I guess it's time I weighed in on this thing.  I'm going to start with "I have no idea where it is and am not going to speculate."  I do, however, have a few issues with how it's being handled.  First of all, Malaysia's PM needs to be slapped into consciousness and maybe he can be of some help in all of this.  Second, I'm going to get into why I don't accept that an airliner can just disappear.  You may disagree with me now, but read on.

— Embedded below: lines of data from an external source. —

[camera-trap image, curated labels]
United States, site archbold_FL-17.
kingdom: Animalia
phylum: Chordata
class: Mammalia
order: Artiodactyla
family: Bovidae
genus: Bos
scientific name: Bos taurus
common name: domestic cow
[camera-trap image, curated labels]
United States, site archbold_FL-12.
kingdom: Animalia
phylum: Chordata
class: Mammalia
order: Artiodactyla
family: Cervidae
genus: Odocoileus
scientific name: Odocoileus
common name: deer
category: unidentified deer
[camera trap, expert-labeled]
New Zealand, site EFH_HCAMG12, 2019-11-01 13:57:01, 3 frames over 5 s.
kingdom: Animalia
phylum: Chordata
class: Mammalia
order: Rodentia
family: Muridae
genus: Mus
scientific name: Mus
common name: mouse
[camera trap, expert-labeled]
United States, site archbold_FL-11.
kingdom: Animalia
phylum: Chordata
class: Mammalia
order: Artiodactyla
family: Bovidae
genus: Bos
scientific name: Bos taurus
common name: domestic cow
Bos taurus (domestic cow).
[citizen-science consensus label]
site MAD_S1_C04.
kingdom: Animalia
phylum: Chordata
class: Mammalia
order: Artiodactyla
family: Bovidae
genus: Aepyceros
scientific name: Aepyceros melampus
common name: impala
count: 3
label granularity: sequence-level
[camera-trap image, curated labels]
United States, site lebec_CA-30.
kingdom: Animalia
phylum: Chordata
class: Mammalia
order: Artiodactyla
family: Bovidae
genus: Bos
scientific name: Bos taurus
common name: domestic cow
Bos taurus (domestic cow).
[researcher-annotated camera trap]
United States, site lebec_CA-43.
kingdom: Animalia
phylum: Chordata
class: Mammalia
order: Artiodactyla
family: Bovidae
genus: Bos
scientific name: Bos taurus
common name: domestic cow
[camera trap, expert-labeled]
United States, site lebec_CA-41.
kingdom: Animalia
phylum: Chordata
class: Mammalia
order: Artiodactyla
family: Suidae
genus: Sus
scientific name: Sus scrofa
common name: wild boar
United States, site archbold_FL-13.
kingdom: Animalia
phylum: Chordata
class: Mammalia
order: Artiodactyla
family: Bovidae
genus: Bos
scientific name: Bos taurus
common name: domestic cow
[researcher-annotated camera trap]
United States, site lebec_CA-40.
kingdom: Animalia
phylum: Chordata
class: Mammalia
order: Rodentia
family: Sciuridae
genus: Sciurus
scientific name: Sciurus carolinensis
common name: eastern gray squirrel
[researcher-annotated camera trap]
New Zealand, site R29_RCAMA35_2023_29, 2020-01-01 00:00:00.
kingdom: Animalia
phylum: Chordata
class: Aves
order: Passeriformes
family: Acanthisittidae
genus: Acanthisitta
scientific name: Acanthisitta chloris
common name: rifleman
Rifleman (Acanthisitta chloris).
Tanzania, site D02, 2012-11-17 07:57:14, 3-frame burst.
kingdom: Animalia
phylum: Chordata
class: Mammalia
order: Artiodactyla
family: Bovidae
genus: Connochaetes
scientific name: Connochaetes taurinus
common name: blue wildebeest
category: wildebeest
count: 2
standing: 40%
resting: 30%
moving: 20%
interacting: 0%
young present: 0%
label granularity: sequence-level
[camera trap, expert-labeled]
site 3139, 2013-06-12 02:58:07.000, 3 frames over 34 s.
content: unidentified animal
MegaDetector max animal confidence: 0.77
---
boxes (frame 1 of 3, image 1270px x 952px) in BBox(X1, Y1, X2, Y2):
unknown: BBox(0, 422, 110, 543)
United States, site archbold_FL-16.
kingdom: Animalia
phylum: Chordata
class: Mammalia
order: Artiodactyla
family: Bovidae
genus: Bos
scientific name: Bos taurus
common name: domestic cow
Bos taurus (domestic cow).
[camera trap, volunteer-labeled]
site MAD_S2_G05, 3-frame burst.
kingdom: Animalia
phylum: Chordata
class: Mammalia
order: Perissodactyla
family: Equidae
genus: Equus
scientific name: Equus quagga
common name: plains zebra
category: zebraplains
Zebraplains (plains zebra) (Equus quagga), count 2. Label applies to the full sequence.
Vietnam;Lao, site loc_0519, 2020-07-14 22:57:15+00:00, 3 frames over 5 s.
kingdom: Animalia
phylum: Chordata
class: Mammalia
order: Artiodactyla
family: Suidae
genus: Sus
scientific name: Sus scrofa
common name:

I'm certainly not a high tech computer whiz, but I know something of today's technology.  I know we have the ability to sense when a car goes into a ditch.  OnStar will immediately ask how you are and dispatch an ambulance.  I don't know if this is cell towers or satellite, but it doesn't matter.  It's probably satellite, and check them out...
That's just the close ones.  They go out quite a ways.  I don't have an I-Phone but I know if it's lost or stolen, it can be tracked and located at least up to the point at which it was reprogrammed.  I saw someone arrogantly attempt to insult someone on a news board the other day, someone who said "Nothing, especially an airliner, should be unfindable". I tend to agree.  Anyone who says "Ok, lose your I-Phone in the middle of the Indian Ocean, and see how easy it is to find",  I say take a look at what scientific research is doing and you should have been making this a part of your business since it was invented.  I think we're already implanting our children with GPS locators, and I bet if they were somewhere in the Indian Ocean, they'd be found.  Just like anything else, large or small. 

A year or so ago I saw this article on a particular great white shark, Mary Lee.  I added the app to my android.  It tracks this shark's (and a lot of other sharks) every movement.  It's a tag about six inches long that gets stuck by the dorsal fin.  Just for the heck of it I've been following this shark.  Any reason why EVERY jet on the planet can't have a little transponder like this thing we stick into the backs of sharks?  REALLY?!
Click on any image to get the full size.  I really don't think that anything should be unfindable on this planet considering how many satellites are out there watching what's going on.  I think the only way any "wreckage" from this plane will be visible if it crashed into the ocean.  There's a chance the pilot landed it softly, and the plane sunk in pretty much one piece.  In that case, we'll never know, at least not in this lifetime.  Some day we'll map the entire ocean floor and find it, but that's a long time off.  Either that or it flew into enemy hands, seen by northern radar, but they'll never tell us.  Do this a few times and watch how it affects worldwide plane travel. 

All these things considered, I come back to the fact that if we can track Cadillacs, I-Phones and sharks, then why not passenger jets?